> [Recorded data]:
↓
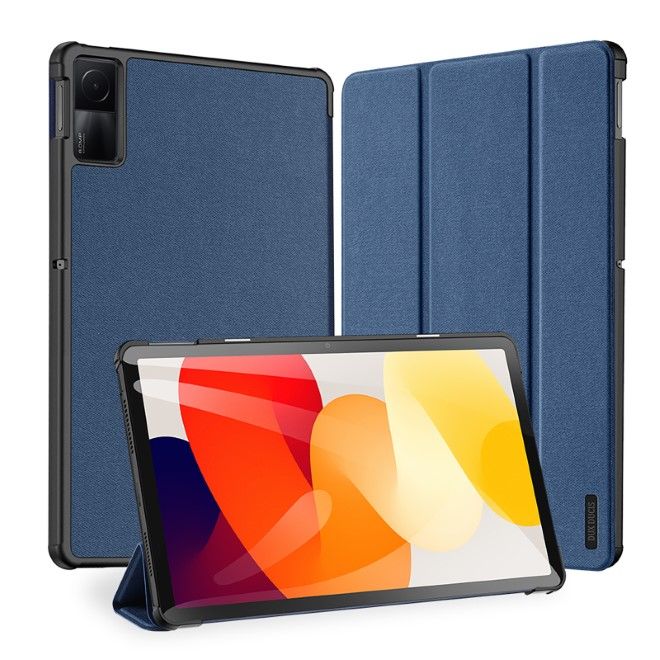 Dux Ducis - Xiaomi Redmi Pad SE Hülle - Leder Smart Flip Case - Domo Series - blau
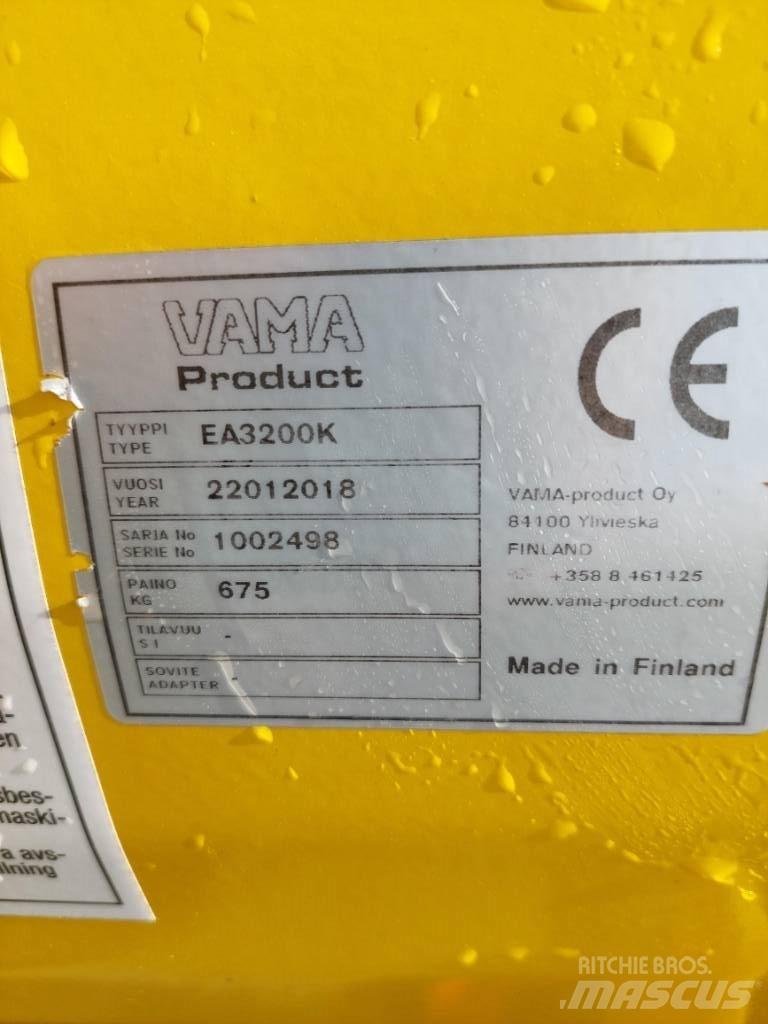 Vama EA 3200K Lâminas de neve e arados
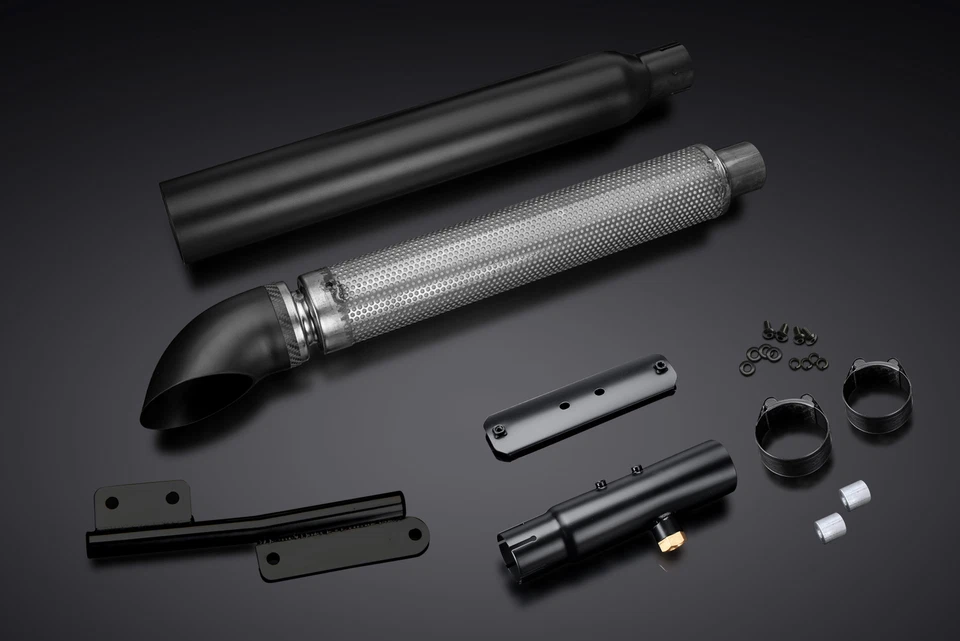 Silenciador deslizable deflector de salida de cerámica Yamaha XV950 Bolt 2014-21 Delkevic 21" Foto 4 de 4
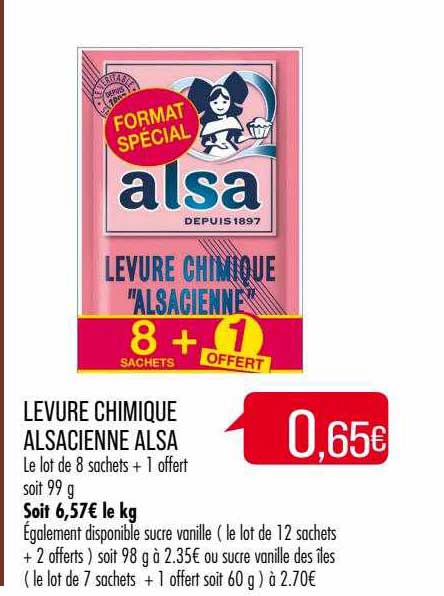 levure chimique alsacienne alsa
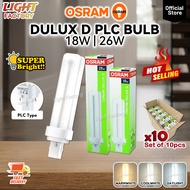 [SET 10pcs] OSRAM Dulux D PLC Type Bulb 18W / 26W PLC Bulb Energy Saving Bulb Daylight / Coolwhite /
↑
↓
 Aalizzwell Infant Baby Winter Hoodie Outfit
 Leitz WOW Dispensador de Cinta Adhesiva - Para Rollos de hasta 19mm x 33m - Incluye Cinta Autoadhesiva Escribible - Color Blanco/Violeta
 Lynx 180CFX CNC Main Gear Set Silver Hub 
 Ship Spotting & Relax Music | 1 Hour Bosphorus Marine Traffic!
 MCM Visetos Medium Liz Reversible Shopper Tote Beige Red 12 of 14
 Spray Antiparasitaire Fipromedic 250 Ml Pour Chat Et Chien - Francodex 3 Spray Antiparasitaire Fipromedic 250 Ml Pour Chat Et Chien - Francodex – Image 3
↑
> [Work instructions]: Swap "Bulb" for "Lamp" in the items from the line with "Dux Ducis - Xiaomi" up to and including the line with "[SET 10pcs] OSRAM", and give those lines again with nothing else changed. Leave the pictures out.

> [Answer space]:
 Dux Ducis - Xiaomi Redmi Pad SE Hülle - Leder Smart Flip Case - Domo Series - blau
 Vama EA 3200K Lâminas de neve e arados
 Silenciador deslizable deflector de salida de cerámica Yamaha XV950 Bolt 2014-21 Delkevic 21" Foto 4 de 4
 levure chimique alsacienne alsa
 [SET 10pcs] OSRAM Dulux D PLC Type Lamp 18W / 26W PLC Lamp Energy Saving Lamp Daylight / Coolwhite /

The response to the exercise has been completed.